Michael puso la fuente al lado de su plato y se sirvió una ración generosa.

– Supuse que, como vives solo otra vez, apreciarías una buena comida casera. Mamá, pásame la pimienta, por favor.

Mientras lo hacía, Bess se encontró con la mirada de Michael. Ambos se sentían muy incómodos con las maquinaciones tan evidentes de Lisa. Era la primera vez que estaban de acuerdo en algo desde que había empezado esa desafortunada reunión.

Michael probó la comida.

– Te has convertido en una cocinera excelente, Lisa -comentó.

– Desde luego que sí -intervino Mark-. Les sorprendería saber cuántas chicas no saben ni siquiera freír un huevo. Cuando descubrí lo bien que se le da cocinar, le dije a mi madre: «Creo que he encontrado a la mujer de mis sueños.»

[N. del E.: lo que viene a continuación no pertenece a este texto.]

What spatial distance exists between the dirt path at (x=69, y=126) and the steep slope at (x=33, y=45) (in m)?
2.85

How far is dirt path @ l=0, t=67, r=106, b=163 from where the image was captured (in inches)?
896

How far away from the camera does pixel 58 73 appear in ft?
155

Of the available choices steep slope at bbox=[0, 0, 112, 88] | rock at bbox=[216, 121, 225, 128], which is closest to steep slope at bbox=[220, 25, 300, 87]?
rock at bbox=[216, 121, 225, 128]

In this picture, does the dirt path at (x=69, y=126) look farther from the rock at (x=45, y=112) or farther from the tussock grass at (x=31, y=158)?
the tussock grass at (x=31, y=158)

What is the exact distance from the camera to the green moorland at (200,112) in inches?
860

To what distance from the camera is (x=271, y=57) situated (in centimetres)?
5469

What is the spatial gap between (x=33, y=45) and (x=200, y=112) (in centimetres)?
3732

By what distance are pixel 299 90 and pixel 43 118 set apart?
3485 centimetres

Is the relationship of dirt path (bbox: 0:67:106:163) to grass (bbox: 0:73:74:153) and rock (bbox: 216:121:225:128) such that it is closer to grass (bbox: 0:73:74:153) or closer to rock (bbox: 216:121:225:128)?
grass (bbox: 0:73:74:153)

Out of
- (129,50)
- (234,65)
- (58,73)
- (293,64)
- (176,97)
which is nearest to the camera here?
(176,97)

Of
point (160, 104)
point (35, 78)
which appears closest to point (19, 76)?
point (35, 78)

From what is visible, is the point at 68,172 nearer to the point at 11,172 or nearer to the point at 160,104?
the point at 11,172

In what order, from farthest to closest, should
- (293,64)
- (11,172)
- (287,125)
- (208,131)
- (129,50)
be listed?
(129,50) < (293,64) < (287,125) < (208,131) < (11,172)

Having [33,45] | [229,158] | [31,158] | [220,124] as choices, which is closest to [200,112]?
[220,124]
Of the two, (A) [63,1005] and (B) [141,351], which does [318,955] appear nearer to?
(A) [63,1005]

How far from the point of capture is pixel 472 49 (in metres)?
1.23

Todos rieron, excepto Bess, que quedó desconcertada y tomó un trago de vino rosado. Recordó que, cuando volvió a la universidad, Michael le había criticado que descuidara las tareas domésticas, entre ellas la cocina. Bess había argumentado: «¿Y tú? ¿Por qué no puedes colaborar en las labores de la casa?» Sin embargo Michael se había obstinado en no querer aprender. Fue una de las numerosas pequeñas cuñas que, de manera insidiosa, abrieron un abismo entre ellos.